As someone with limited travel experience, this was challenging but extremely rewarding. I was proud of my language abilities and my capacity to find my way from place to place. I also found the experience of traveling solo to be extremely liberating. I was able to plan my days based completely on my own interests, and it felt as though time passed in a different manner when I did not have to work within the constraints of other peoples’ schedules. I listened to and observed the people and places that surrounded me, which I think allowed me to experience things at a higher level.
This trip increased my confidence as a traveler and an individual. I had no choice but to rely on my own skills in a completely foreign region in a country to which I was not a native, which was empowering and exciting. I further developed my love for traveling, and I realized how much I am capable of handling.
What are your career plans?
I do not currently have specific career plans, but I am very interested in conflict resolution, and I am considering pursuing a graduate degree and/or working in that field.  I am writing my senior thesis on the politics of memory in Argentina, and the preliminary research for this project has allowed me to explore theories of transitional justice and conflict resolution as they apply to Latin America. After college, I would love to work abroad in Latin America or within the Latin American policy community in Washington, DC.
Why did you choose to intern with Learning Life?
I chose to intern with Learning Life because I genuinely support the Citizen Diplomacy Initiative‘s goals to diversify the voices in foreign affairs and to encourage the growth of global citizens. Additionally, I was excited by the opportunity to become more familiar with Washington, DC and its residents through Learning Life. As a Georgetown student, I found that I rarely left my neighborhood, but Learning Life has given me the opportunity to work in Wards 7 & 8 in DC. Because of my major, I spend most of my time studying foreign countries and trying to understand the culture of groups of people thousands of miles away. Working for Learning Life has shown me that the first step to become a global citizen can be to better understand your own community.
What is the most beautiful place you have seen on Earth, and why is it so beautiful?
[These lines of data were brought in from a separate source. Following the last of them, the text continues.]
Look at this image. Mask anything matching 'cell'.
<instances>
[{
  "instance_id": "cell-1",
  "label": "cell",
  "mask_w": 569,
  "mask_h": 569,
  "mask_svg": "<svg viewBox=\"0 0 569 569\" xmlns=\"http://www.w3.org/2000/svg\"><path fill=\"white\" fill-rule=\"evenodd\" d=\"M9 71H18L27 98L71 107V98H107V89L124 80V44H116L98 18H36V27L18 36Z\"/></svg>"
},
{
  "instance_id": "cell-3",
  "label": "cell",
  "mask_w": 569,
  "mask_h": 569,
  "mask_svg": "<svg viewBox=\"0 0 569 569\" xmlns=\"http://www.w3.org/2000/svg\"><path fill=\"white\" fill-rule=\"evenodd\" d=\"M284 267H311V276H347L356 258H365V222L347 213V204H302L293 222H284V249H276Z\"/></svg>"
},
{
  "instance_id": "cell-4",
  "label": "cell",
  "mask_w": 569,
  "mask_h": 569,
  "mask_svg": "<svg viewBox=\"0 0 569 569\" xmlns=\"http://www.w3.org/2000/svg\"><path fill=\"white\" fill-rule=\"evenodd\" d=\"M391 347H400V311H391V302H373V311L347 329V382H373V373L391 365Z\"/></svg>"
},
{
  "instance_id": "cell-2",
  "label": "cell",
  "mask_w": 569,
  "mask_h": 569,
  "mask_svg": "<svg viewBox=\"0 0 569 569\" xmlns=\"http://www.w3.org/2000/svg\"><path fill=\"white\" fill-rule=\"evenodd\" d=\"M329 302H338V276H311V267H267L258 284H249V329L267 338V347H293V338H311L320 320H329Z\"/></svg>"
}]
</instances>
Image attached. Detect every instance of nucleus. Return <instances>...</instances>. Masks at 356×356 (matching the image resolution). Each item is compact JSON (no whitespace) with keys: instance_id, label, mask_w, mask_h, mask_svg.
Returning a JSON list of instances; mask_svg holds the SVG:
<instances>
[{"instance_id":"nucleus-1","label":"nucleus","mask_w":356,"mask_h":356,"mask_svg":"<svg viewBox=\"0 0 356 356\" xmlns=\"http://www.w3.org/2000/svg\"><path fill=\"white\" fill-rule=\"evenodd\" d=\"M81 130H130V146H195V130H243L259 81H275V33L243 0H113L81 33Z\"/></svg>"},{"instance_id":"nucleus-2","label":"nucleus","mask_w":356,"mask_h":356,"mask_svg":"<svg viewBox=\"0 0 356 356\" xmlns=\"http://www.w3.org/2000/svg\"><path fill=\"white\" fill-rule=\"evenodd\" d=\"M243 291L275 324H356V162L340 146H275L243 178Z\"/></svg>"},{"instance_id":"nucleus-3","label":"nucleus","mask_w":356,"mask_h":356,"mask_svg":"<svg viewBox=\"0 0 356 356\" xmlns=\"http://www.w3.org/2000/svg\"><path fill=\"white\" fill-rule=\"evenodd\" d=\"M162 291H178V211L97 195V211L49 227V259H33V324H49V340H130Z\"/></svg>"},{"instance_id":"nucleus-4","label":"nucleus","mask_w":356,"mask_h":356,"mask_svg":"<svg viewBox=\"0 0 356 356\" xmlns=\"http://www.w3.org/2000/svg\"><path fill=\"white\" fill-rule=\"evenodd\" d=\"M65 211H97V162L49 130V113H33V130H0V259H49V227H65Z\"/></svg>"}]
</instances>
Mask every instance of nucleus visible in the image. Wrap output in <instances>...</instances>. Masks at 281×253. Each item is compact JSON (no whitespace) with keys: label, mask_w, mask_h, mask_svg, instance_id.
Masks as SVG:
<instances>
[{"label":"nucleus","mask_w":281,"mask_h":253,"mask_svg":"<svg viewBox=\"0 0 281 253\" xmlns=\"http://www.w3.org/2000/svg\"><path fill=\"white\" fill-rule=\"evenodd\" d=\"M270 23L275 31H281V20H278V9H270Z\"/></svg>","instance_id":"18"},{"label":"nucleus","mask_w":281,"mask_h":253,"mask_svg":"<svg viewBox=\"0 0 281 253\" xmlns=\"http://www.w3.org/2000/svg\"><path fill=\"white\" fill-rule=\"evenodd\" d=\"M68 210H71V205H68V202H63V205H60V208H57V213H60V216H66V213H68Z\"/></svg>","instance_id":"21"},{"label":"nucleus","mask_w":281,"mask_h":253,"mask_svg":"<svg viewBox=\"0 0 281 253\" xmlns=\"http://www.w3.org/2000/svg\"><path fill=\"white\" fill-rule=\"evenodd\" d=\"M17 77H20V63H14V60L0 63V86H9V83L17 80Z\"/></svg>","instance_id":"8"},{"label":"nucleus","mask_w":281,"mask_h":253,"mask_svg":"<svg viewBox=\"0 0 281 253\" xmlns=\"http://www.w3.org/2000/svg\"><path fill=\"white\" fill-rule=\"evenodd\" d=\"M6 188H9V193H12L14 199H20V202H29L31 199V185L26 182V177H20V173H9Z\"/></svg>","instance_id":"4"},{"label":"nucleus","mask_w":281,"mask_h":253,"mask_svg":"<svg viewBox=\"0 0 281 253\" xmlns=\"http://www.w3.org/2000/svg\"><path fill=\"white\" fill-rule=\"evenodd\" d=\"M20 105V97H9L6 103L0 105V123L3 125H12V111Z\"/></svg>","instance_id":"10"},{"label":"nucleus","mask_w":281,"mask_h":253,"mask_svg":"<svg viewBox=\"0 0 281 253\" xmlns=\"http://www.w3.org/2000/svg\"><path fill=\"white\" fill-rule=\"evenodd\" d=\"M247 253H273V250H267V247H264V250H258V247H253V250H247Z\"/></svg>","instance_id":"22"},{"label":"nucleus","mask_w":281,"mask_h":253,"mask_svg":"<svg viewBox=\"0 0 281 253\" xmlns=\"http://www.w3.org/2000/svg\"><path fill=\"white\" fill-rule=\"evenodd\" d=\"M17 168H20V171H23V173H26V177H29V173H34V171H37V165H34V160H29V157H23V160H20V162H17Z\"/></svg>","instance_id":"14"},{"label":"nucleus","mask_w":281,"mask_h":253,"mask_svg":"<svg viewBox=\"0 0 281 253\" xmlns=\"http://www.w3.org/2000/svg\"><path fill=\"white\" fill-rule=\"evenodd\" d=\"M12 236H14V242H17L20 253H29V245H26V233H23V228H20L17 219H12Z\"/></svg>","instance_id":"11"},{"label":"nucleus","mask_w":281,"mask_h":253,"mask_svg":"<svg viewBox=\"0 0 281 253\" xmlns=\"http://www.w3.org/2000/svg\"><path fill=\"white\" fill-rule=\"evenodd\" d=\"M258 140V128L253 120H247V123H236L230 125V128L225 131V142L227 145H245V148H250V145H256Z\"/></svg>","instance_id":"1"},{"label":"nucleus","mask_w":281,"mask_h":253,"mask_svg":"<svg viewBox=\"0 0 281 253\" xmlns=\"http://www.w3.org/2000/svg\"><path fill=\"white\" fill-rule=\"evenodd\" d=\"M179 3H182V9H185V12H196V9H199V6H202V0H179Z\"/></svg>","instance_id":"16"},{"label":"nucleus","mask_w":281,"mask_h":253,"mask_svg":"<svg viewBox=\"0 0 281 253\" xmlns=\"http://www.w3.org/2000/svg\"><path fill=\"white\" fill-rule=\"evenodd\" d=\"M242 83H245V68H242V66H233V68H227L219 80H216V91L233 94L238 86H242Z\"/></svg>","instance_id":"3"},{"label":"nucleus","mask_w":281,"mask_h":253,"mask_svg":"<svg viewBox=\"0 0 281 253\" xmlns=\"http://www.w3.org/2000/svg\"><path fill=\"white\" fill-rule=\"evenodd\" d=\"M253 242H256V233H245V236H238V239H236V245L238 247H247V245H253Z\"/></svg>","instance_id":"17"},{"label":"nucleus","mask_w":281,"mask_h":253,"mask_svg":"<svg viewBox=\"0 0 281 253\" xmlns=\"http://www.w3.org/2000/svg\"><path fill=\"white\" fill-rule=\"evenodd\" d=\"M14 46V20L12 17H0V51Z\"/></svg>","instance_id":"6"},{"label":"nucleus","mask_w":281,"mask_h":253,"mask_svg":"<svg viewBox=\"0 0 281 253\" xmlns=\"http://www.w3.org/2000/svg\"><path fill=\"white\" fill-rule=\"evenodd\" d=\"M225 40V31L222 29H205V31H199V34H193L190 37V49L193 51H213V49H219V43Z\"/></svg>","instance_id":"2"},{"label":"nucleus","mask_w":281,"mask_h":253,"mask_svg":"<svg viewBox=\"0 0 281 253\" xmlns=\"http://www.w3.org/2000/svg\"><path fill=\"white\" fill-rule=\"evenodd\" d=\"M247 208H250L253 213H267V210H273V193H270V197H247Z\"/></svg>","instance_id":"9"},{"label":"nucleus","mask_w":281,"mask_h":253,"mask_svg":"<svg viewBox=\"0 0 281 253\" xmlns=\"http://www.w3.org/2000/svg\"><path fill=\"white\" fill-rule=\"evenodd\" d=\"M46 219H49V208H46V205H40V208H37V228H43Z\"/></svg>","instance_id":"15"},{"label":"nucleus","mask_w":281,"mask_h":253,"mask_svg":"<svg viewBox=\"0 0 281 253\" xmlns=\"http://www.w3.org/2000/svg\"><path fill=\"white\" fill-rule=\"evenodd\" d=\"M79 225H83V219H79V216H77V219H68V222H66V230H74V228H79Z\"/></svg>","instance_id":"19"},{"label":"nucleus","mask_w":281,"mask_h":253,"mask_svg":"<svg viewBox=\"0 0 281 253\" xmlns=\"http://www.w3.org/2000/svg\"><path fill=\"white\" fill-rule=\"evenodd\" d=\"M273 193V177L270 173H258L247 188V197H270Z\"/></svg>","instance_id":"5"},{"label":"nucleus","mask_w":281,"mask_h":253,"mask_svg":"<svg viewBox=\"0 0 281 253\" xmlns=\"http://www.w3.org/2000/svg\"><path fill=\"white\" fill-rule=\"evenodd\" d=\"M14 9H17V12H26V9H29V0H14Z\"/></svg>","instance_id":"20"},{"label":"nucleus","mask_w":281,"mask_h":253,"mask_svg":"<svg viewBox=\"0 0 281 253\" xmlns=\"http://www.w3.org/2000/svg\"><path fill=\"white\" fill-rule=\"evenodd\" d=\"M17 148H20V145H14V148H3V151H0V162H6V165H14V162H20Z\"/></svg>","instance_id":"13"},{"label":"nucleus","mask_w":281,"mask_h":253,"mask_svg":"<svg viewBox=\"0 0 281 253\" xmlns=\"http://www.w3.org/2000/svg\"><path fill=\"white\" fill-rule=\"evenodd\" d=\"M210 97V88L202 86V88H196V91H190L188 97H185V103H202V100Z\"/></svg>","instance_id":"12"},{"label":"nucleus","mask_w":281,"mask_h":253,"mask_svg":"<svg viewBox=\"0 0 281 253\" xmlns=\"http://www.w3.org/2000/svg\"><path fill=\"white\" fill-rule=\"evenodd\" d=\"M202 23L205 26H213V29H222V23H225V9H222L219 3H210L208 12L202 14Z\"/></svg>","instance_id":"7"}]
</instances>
The most beautiful place that I have seen on earth is Lake Winnepesaukee in Wolfeboro, New Hampshire. I think that I find it so amazing because I spent summers there when I was a child, and my grandparents live in Wolfeboro. Even without the nostalgia factor, Lake Winnepesaukee is an extremely special place. It is very large, so it is possible to drive a boat into the middle of the lake and just be surrounded by water and pine trees. Because of these pine trees, the air always has a distinctive, fresh smell that I strongly associate with summer. In the early evening, the sun filters through the trees as it sets and everything appears golden as the sky turns pink, orange, and red. Everything about the lake is peaceful and beautiful.